I think what I was most surprised by was the whodunit of it all. I always thought, oh, a whodunit’s fine, it’s a serviceable way to carry us through the show, but really it’s about this woman and trying to deal with grief. Whereas people latched onto the whodunit in such a major way, had all these theories. And then the accent, everyone was so interested in the accent, and really, I’ve got to be honest, it’s a testament to Kate, because there were conversations early on where we were a little bit scared by it. It’s a lot to ask every actor to do the accent. But once she signed on, every other actor is like, “Well, I guess I got to do it too.” And listen, I think some leaned in more than others. But I’ve just been so excited that people have responded to the show.
One of the things you do in the finale is remind us that Mare’s real name is Mary Anne. I’m a little embarrassed that it took me seven episodes to realize this is a show about a Catholic named Mary dealing with the death of her son.
Oh gosh, yeah. When we were writing the show, in the original script, it was Mary Beth. And then what happened was, there was another Mary Beth Sheehan in Aston or something. So we had to change it to Mary Anne. But I’ll be honest, that never crossed my mind. Now that you said it, it’s so obvious as a kid that was raised Catholic. How did I miss that one? It was sitting right under my nose the whole time.
And if you really want to push it, the last shot of her climbing into the attic is almost an apotheosis.
It’s my Catholic upbringing. I can’t get rid of it. It’s in there somewhere. It just shows itself in moments I didn’t even expect.
The story has a very complete arc, but given the success of Mare of Easttown, you have to ask: Have you given any thought to doing another season?

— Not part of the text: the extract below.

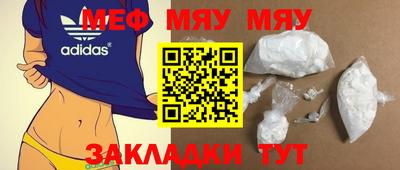 а пвп мука Шелехов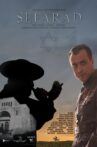 Sefarad Movie Streaming Online Watch on Tubi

It definitely has a definitive end. I’m leery of the second seasons I’ve watched, and how tricky it is to come back and do it well. If we can do it well and have it be great—and obviously, so many things go into making something that works and doesn’t work—it’s hard to say right now. Just the scripts or whatever have to be good, or the idea has to be good, because so many other pieces … I know this is a collaboration. But if I was convinced that we had a great story that Mare can go through, or if I was convinced that the story could be really strong and emotional, then I would absolutely give it some thought. I don’t have that idea now, but I do want to work with Kate Winslet and Jean Smart again. Are you kidding me? I’d be a total idiot not to at least try to crack a story.